# Lab 1: Building Embeddings

In this lab, we will look at the process of constructing word embeddings from an unlabelled corpus of texts. We'll use the `NLTK` (Natural Language Toolkit) library to preprocess the text data and build embeddings using the `Word2Vec` approach.

Before we begin, we need to install the `nltk` library. You can do this by running the following command:

In [None]:
!pip install -q -U nltk seaborn

## Step 1: Loading and pre-processing the data

Building word embeddings begins with a (ideally large) corpus of real text data. The aim for this dataset is to be representative of the type of text data that the embeddings will be used on. If you're building embeddings for a specific domain, it's a good idea to use text data from that domain so that there are plenty of examples for niche or domain-specific words.

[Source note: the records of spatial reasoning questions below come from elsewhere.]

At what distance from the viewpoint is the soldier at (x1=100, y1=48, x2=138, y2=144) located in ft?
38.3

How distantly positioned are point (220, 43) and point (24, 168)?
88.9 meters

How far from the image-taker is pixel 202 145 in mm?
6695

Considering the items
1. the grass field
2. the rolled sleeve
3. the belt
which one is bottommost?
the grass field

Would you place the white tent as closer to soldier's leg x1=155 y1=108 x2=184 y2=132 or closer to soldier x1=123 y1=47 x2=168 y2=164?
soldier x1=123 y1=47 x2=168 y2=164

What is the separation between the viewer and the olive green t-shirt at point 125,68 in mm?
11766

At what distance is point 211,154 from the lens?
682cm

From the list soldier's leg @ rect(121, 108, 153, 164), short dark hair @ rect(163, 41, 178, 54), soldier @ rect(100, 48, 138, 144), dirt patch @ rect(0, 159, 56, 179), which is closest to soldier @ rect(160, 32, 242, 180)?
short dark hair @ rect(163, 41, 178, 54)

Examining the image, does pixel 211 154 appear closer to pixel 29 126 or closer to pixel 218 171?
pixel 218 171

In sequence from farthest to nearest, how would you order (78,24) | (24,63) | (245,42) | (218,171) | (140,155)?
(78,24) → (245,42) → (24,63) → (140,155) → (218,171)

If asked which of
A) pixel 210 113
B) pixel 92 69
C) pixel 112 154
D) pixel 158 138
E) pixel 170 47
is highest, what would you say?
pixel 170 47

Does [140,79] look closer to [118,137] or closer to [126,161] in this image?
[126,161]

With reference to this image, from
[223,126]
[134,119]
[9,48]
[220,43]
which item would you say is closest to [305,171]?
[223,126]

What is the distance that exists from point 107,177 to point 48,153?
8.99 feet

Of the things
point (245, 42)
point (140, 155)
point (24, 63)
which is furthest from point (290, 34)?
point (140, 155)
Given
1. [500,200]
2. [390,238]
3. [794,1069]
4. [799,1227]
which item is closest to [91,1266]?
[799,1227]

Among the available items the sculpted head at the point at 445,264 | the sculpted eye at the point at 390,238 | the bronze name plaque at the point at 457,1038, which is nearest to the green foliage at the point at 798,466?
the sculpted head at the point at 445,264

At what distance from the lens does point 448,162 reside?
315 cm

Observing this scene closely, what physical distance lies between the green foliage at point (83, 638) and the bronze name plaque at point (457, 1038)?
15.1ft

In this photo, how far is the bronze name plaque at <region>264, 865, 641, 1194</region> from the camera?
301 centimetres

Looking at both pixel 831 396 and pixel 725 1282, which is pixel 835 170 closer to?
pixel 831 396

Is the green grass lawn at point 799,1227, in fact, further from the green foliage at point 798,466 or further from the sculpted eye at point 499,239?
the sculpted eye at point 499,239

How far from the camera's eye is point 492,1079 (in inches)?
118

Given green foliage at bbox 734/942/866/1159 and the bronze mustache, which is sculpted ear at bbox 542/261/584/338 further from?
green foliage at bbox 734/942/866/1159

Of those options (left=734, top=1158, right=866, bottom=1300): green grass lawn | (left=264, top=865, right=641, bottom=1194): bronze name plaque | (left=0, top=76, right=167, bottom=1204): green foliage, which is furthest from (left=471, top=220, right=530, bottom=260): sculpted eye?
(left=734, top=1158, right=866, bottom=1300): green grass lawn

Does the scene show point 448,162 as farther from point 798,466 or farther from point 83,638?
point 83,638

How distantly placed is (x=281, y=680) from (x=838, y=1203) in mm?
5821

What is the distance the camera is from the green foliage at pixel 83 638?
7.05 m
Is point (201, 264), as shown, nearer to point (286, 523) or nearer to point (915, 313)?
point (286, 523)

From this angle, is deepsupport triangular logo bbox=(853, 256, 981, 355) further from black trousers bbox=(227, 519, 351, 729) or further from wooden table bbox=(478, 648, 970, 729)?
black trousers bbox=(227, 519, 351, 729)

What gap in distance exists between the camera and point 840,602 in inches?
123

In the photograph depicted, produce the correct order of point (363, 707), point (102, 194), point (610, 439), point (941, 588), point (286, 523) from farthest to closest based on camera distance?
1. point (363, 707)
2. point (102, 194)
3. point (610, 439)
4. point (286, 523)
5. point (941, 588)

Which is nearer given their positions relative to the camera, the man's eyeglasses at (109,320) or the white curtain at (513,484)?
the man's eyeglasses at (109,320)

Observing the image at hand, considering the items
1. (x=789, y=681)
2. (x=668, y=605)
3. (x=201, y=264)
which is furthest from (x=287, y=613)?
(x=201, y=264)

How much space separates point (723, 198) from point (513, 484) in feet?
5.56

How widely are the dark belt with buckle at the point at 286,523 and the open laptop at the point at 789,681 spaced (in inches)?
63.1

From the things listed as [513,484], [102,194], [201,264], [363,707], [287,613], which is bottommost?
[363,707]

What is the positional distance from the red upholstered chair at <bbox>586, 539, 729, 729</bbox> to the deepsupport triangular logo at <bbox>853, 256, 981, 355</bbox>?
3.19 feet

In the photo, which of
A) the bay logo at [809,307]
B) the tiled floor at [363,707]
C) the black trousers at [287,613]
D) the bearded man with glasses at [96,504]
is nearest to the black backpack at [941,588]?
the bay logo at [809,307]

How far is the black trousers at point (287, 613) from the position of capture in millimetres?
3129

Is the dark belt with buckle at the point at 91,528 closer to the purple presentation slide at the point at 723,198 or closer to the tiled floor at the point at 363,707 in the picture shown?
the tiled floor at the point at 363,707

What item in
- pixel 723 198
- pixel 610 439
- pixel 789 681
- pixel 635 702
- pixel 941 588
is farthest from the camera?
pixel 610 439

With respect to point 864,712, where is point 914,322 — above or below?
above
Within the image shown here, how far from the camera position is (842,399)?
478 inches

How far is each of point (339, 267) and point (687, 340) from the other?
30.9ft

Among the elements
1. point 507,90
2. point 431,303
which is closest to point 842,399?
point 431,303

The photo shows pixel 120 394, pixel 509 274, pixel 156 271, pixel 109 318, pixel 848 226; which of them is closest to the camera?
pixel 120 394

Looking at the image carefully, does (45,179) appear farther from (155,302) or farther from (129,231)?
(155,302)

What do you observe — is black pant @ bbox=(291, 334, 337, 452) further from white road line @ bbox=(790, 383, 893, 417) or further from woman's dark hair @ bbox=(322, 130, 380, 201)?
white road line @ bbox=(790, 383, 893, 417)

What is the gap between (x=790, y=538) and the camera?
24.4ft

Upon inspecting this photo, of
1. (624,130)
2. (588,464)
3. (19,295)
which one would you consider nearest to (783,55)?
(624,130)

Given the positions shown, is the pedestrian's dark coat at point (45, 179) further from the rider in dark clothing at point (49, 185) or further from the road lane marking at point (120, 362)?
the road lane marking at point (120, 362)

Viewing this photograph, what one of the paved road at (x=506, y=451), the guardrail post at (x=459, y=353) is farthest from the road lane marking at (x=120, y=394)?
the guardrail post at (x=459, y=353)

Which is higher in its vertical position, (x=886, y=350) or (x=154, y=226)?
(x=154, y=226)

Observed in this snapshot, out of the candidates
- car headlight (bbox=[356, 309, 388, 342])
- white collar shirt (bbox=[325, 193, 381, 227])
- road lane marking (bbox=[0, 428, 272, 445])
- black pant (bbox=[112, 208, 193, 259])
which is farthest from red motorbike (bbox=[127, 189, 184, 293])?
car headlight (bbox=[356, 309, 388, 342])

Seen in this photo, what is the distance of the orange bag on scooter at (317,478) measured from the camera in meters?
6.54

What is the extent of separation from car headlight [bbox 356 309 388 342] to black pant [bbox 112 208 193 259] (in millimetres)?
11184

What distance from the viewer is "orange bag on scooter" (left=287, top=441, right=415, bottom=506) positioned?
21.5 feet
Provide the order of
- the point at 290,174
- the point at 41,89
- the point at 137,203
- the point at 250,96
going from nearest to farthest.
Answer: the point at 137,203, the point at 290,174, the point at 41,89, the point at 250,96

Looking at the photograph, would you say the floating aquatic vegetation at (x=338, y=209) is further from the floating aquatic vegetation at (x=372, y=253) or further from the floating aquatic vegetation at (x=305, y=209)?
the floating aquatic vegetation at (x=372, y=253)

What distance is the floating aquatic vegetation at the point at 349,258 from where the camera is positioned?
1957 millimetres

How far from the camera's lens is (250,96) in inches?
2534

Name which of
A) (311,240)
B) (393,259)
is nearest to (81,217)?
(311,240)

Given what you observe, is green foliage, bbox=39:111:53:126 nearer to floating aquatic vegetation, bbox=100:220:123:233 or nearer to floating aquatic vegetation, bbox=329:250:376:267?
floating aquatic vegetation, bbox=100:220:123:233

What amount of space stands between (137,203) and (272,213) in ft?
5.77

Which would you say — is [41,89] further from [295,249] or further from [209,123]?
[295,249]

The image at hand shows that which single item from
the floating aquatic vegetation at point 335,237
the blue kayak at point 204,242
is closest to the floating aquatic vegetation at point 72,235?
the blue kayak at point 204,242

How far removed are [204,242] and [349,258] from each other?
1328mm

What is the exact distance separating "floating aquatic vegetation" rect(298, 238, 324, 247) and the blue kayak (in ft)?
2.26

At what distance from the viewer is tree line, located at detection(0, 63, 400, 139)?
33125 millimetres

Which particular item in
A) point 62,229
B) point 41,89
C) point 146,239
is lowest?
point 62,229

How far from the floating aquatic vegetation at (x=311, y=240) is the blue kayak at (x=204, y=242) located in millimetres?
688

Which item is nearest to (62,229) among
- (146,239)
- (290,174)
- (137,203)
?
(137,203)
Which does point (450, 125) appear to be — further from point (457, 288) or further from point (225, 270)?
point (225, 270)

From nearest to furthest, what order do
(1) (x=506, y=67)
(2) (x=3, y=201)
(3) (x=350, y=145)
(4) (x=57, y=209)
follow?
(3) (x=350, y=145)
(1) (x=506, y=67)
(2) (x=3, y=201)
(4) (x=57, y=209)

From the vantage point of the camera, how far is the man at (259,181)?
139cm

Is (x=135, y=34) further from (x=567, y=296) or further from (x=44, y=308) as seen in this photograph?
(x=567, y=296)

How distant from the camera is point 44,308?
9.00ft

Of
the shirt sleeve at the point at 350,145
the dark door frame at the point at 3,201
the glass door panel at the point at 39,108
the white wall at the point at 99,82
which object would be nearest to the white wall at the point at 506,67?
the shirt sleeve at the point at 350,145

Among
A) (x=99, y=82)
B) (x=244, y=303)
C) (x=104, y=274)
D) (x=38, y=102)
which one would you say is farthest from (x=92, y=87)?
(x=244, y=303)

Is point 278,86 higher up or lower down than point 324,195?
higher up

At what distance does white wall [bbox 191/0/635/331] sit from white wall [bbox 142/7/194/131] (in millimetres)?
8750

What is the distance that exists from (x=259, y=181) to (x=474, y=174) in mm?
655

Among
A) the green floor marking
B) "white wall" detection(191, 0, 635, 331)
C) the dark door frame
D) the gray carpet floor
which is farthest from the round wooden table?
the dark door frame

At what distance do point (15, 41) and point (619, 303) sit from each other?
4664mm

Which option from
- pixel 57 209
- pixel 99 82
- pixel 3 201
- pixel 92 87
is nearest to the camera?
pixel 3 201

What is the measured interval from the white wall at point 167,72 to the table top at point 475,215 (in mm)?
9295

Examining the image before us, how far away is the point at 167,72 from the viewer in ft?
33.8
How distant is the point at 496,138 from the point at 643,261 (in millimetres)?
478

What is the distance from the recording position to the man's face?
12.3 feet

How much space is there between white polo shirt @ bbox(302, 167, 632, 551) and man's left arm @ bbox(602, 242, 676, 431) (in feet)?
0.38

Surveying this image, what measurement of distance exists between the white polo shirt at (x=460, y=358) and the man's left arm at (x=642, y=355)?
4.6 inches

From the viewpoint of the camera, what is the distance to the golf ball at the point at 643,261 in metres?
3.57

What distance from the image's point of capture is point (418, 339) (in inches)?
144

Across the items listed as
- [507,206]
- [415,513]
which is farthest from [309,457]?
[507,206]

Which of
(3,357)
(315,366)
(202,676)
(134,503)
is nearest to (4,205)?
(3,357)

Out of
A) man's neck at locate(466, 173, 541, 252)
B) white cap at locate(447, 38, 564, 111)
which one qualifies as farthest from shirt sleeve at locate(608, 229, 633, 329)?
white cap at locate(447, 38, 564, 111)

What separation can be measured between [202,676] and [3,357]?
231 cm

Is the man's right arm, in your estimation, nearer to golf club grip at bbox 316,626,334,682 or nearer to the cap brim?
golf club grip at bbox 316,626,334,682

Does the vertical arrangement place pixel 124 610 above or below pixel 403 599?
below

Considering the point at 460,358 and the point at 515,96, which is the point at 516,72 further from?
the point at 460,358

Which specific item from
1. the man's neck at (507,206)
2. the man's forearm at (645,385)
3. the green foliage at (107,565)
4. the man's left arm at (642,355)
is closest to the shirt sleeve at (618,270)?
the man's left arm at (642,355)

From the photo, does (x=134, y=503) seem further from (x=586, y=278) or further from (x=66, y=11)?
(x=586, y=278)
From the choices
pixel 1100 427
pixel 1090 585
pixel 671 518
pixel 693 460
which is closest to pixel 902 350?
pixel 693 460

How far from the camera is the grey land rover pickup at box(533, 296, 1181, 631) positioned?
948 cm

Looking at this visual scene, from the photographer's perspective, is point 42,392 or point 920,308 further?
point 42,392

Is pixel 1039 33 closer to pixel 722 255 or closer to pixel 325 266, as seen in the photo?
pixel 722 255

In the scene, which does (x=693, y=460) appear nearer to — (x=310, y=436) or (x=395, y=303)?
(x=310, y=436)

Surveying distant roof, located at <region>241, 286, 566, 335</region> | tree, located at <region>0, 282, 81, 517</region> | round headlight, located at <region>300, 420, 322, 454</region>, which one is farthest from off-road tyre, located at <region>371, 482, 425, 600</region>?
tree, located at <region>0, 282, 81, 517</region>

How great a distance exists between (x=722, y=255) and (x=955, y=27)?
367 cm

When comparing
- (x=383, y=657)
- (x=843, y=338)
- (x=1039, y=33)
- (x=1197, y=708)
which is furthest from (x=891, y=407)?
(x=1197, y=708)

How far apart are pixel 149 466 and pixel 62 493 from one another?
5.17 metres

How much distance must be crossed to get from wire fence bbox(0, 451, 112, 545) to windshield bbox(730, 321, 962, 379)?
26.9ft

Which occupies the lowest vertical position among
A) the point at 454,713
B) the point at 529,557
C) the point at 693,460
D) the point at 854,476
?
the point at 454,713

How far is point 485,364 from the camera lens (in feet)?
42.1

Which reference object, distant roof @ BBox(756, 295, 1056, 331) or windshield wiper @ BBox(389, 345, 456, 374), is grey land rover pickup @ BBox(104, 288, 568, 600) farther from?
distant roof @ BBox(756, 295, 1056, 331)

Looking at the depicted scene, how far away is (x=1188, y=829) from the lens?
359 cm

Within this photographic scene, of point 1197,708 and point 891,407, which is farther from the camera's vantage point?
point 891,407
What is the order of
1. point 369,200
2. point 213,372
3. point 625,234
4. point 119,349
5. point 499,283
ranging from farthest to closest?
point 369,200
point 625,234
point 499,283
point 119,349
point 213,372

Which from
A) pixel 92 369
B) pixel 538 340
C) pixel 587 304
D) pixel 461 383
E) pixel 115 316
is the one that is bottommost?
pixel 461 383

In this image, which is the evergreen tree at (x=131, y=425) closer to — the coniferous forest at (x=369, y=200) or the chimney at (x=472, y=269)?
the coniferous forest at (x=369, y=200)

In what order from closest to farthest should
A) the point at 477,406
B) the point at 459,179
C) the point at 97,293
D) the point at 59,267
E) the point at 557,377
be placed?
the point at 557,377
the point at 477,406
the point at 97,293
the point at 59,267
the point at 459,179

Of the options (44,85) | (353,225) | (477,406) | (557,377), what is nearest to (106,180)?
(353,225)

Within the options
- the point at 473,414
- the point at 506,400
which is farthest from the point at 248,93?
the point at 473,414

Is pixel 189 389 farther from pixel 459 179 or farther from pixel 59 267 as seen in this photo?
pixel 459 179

We will use the Reuters corpus from `nltk`, which is a collection of news articles. Let's go ahead and load the data to see some examples:

In [None]:
import nltk

nltk.download('reuters')
nltk.download('punkt')
nltk.download('punkt_tab')

In [None]:
from nltk.corpus import reuters

# Display the first few documents in the corpus
for file_id in reuters.fileids()[:5]:
    print(file_id, reuters.raw(file_id)[:200], '...')

In [None]:
# Display the number of documents in the corpus
len(reuters.fileids())

The key principle that word embeddings are built on is that the meaning of a word can be inferred from the context in which it appears. This is the basis of the `Word2Vec` algorithm, which learns to predict a word given its context (or vice versa) by training a neural network on a large corpus of text.

To prepare the data for training the `Word2Vec` model, we need to perform the following steps:

1. Tokenize the text: Split the text into individual words (or tokens).
2. Remove punctuation and special characters.
3. Convert all words to lowercase.

This way, we can ensure that the model learns to treat words like "hello", "Hello", and "HELLO" as the same word.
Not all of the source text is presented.